■ SUPPLIED TEXT:
* START *

I own the Ticino myself and am pleased with it.


----------



## Stormvision

Beautiful watch! I already knew the Ticino, but it's a little bit pricier than Tisell because it seems to be sold only in the US and there is no cheap international shipping from there. Besides, I was looking for a smaller case, like 42mm. 

I didn't know of PJS, thanks for the suggestion! They seems to be perfect, if only they weren't quartz


----------



## Stormvision

My mistake, apparently PJS are both quartz and mechanical, but they seem to lack the display caseback


----------



## JorgeT

I bought a pilot earlier this year via ebay. I think I bid something like $138 and won. I am very pleased with quality, packing, accuracy, it is really a great watch. My only complain was that the deployment clasp was not very good, but you are provided with a buckle as well. After I got it I was very willing to get a mechanical chrono as well, but ran with the same luck as you: no more ebay sales and web page is not very good. I never tried to contact them but they did write to me as they mailed the package a couple of days late (very politely and very clear). So I strongly recommend them but they are I guess a little hard to come by.

Jorge


----------



## ryan92084

car4life said:


> Tisell will resume sales on the eBay from Sep. 44mm manual winding and 40mm auto will be the first two flieger models for sales according to the owner.


Good to hear. I'm looking forward to the 40mm auto.


----------



## Stormvision

car4life said:


> Tisell will resume sales on the eBay from Sep. 44mm manual winding and 40mm auto will be the first two flieger models for sales according to the owner.


Good to know, thank you!


----------



## ryan92084

car4life said:


> Just out of curiosity, which movement do u prefer in 40mm fliger? Miyota or Seagull?


If, as you've mentioned in some other threads, its the 9015 then definitely the Miyota for me.


----------



## Chronopolis

car4life said:


> Hi JorgeT, it sounds like your luck ran out when Tisell was hit hard by copycat debate in domestic market late year. After exchanging several emails with him, he told me clearly that he wanted to build up his reputation overseas. I am just helping here.
> I recommended him about prmoting more his ST19 Chronos in the overseas market, so let's see what happens.


Do you know if he:
1. Assemble them himself? Or 
2. Has them done in China?

If 2, does he go there to do QC personally?

* END *

■ WRITTEN TASKS:
(1) In the watch forum thread, what was JorgeT's only complaint about the pilot watch he bought?
(2) Carry on the watch forum thread from its last post.
The material after this text is separate from it.

■ PROVIDED DATA:

* START *

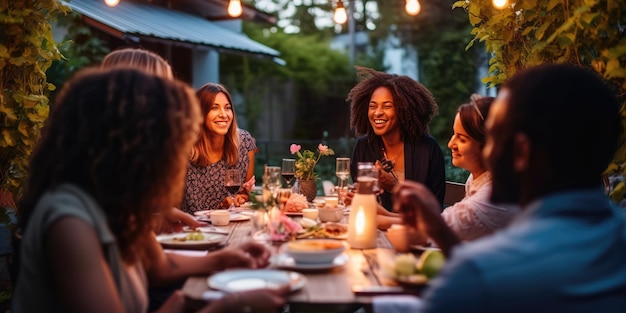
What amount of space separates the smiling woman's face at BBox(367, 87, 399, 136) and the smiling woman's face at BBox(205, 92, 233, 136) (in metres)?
1.05

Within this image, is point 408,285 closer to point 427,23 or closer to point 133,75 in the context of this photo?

* END *

■ TASK-BY-TASK OUTPUTS:
(1) The deployment clasp was not very good.

(2)
I really like the chronos, but *I cannot trust the ST19 movement,*_ due to my unhappy experience with them._


----------



## kaitanium

Just bought and paid for a 40mm ST2130 pilot. cant wait to get my hands on it! Love tisell watches and the price! Yes you need someone in Korea who can phone the guy to set up the process. He never returned my numerous ebay messages or regular emails.

if the rumors are true he is resuming sales on ebay, well then i cant wait! love to get more watches from the guy without bothering my korea friends.

i personally didnt get the PJS one either as there is no display caseback...yes i know, im vain =D


----------



## ninzeo

car4life said:


> I tried to convince him to prmote more for his ST 19 Chrono models but he did not respond to that. Reading between lines, he seems not confident enough on that specific model but who knows?


Interesting. It was exactly that Portuguese feel ST19 that got me interested in Tisell in the first place. I even tried to call them from Holland on how to order, but never got through. Emails were never answered.

Still, I am interested in this model and would like to buy it as soon as it becomes available overseas....

Please keep us updated! Thanks...


----------



## kaitanium

car4life said:


> Just wondering if u received your Tisell? Real life pic or two would be great!


Just passed customs here actually so at best Ill get it tonight but I assume Ill get it tomorrow. unless it comes at a time when im not at home to sign for it then that means saturday...oh the agony of waiting!!! got a nato strap ready to slap on it when it comes! stowa straps on order too!! i have never been so excited over any watch. ill definitely take some pics


----------



## kaitanium

well looks like i missed the delivery. no photos today =(.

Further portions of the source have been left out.